9. Practice Retrieval, Not Rereading

The biggest mistake:

Reading notes repeatedly.

Better method:

Cover the answer and ask:

  • What are the elements of robbery?
  • What is the difference between burglary and trespass?
  • When is deadly force justified?

Force yourself to retrieve information.

This is how academy exams are passed.


10. Use the "Teach It" Method

If you can teach it, you know it.

Take a topic:

Search Incident to Arrest

Explain:

  • When it applies
  • Why it applies
  • Limits

If you struggle explaining it, you don't know it well enough.

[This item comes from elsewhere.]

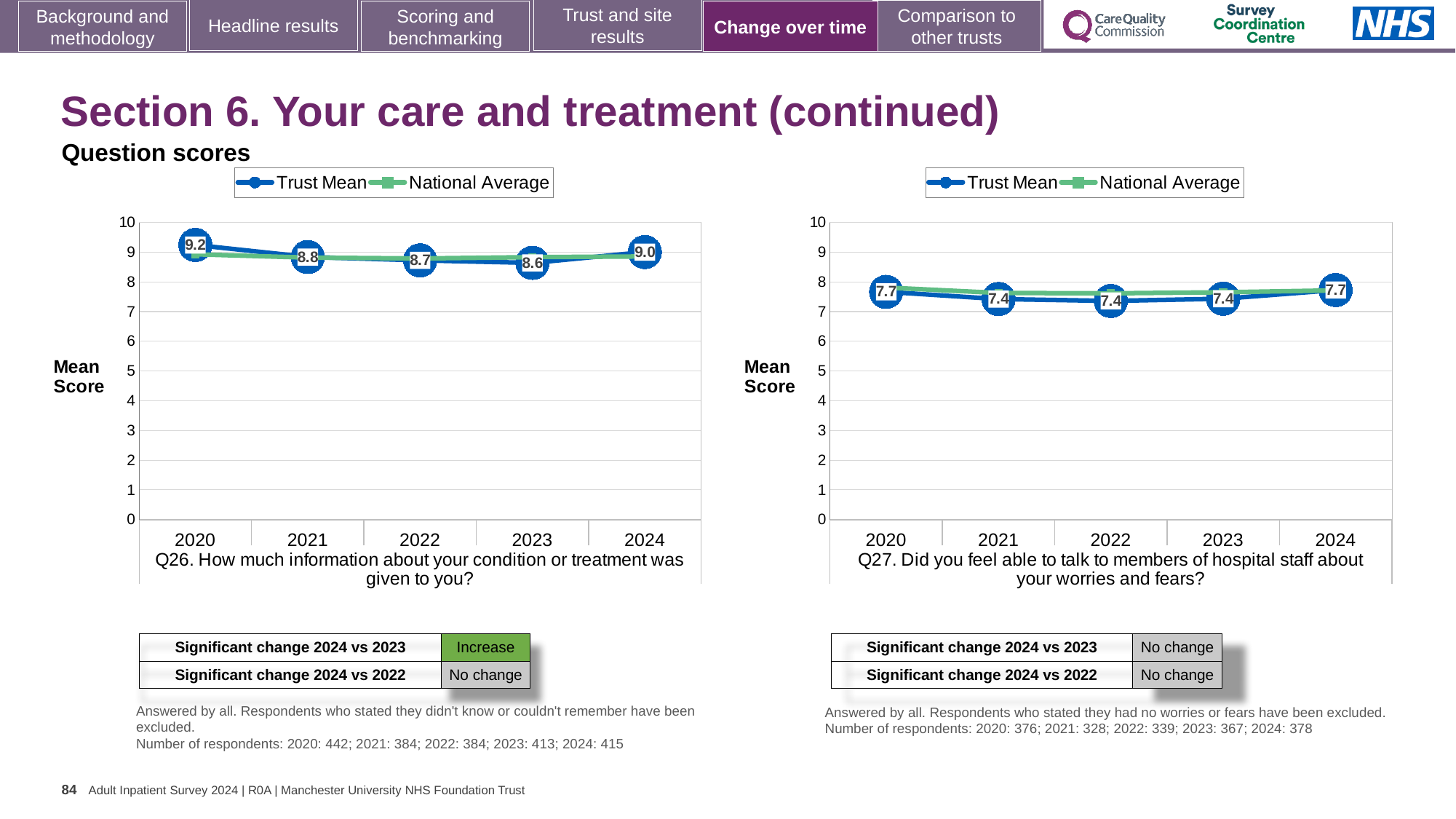
On the Q26 chart, which year has the lowest Trust Mean score? 2023 How many years are shown on the x axis of the Q26 chart? 5 On the Q26 chart, is the Trust Mean score for 2024 greater or less than the score for 2023? greater On the Q26 chart, what is the difference between the Trust Mean scores for 2020 and 2023? 0.6 On the Q27 chart, what is the Trust Mean score for 2021? 7.4 On the Q27 chart, what is the difference between the Trust Mean scores for 2024 and 2023? 0.3 On the Q27 chart, what is the Trust Mean score for 2024? 7.7 On the Q26 chart, what is the Trust Mean score for 2020? 9.2 How many series does the legend of the Q27 chart list? 2 On the Q27 chart, is the Trust Mean score for 2022 greater or less than 8? less What kind of chart is the Q26 chart? Line chart On the Q26 chart, what is the Trust Mean score for 2024? 9.0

11. Create a Last-Week Study Sheet

Limit yourself to one page.

Include:

Penal Law

  • Major articles
  • Common offense elements

CPL

  • Arrest authority
  • Search authority
  • Warrants

VTL

  • DWI
  • Suspensions
  • Accident reporting

Member's Manual

  • Arrest processing
  • Evidence
  • Vehicle inventory
  • Use of force

If it doesn't fit on one page, it's probably not high-yield enough for final review.


Exam-Day Strategy

First Pass

Answer immediately known questions.

Second Pass

Work moderate questions.

Third Pass

Attack difficult questions.

For Every Scenario Question

Ask:

  1. What is the issue?
  2. What elements are present?
  3. What element is missing?
  4. Which answer matches every element?

The recruits who score highest on NY law enforcement academy closed-book exams typically aren't the ones who spend the most hours reading. They're the ones who repeatedly practice identifying legal elements, applying them to scenarios, and recalling information without looking at notes. That's exactly what you'll be doing in the field when you have to make decisions without a book in front of you.